遅生の故玩館ブログ

中山道56番美江寺宿の古民家ミュージアム・故玩館(無料)です。徒然なる日々を、骨董、能楽、有機農業で語ります。

敗戦特集。 2.灯火管制

2019年08月14日 | 敗戦特集

 

灯火管制とは、戦時中、夜間の空爆時、爆撃機の目標にならないよう、灯りを消したり、覆って減光したりして、光が外へ漏れないようにすることです。日本だけでなく、戦時、各国で行われましたが、レーダーの発達とともに、意味がなくなりました。

今回は、日本で使われた、灯火管制用の小物です。

レザーのように見えますが、丈夫な蝋ひき紙でできた品物です。

口には、紐がついています。

 

 

折り畳んであるのを広げると

 

 

灯火管制用のカバーです。

 

 

折り畳まれたものをさらに開いて、筒状にします。

 

空襲警報発令! 

 

いでカバーを取り付けて、外へ明かりが漏れないようにします。

 

 

もう一種類ありました。

灯火管制用の電球です。明暗切替用、というのがポイントです。

 

 

マツダ(東京電機株式会社)製、特許をとっています。

 

 

大仰なコピーで、東部防衛司令部認定済。関東方面で使用か?

東部防衛司令部:昭和10年8月1日に防空のため新設された陸軍の役所、東日本を担当。

 

いろいろな明るさの品が売られていたようです。

今回の品は、10W ←→ 0.5W、10W←→ 0.15W の2種類、2~3畳用です。

いずれも、明←→暗、20分の1以下に、明るさを切り替えて、減光することができます。

 

元々、電球の側面には遮光剤が塗られており、下方だけに光が出る灯火管制電球です。

 

ポイントは、口金。バネになっていて、動きます。

電球をねじ込む回数によって、スイッチが切り替わるようになっています。

 

いっぱいに回して奥まで入れると・・・・明るく灯ります。

 

電球を2回ほど回しゆるめると・・・・・暗くなります。

空襲警報がなったら、ゆるめる。

 

これらの小物を実際に使ってみると、電灯カバーの付け替えはかなり手間のかかる方法であることがわかりました。しかも、口を締める紐が細すぎて、何度も使うのには向いていません。消耗品だったのかもしれません。

それに対して、灯火管制用電球の方は、スグレ物です。電球をひねるだけで減光ができます。電球の内には、2種類のフィラメントが入っていて、口金の押され具合によって、切り替わるようになっているのです。

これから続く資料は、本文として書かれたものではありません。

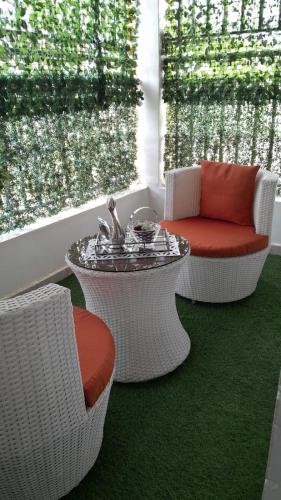 sala de estar con 2 sillas y mesa de centro en Diana executive residents, en Kisumu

この品を作ったのは、東京電機株式会社、後の東芝です。

東芝の始まりは、からくり義衛門こと、田中久重が、明治8年、東京銀座に設立した電信機工場です。弓曳童子や万年時計の開発で知られる彼は、独創的な技術で日本を代表する電気メーカーの基礎を築いたのです。以来、そのフロンティア精神は受け継がれ、世界的な電気メーカーになりました。戦時中の灯火管制用ランプも、ささやかな品ですが、東芝らしさがみられて微笑ましい。

しかし、現在、東芝は、瀕死の状態にあります。もはや、電機メーカーの体をなしていません。

そんな状態になってしまったのは、原発事業に手を出したからです。原子力発電は欠陥技術であり、今後も、技術的進展の可能性はありません。放射性廃棄物を合理的に処理する方法は存在しないのです。

創業以来の技術主義を捨て、政府の原発政策にのってしまった結果がこれです。

創業者・田中久重は、お盆にもどってきているかもしれません。会社の惨状を目の当たりにして、彼は何と言うでしょうか。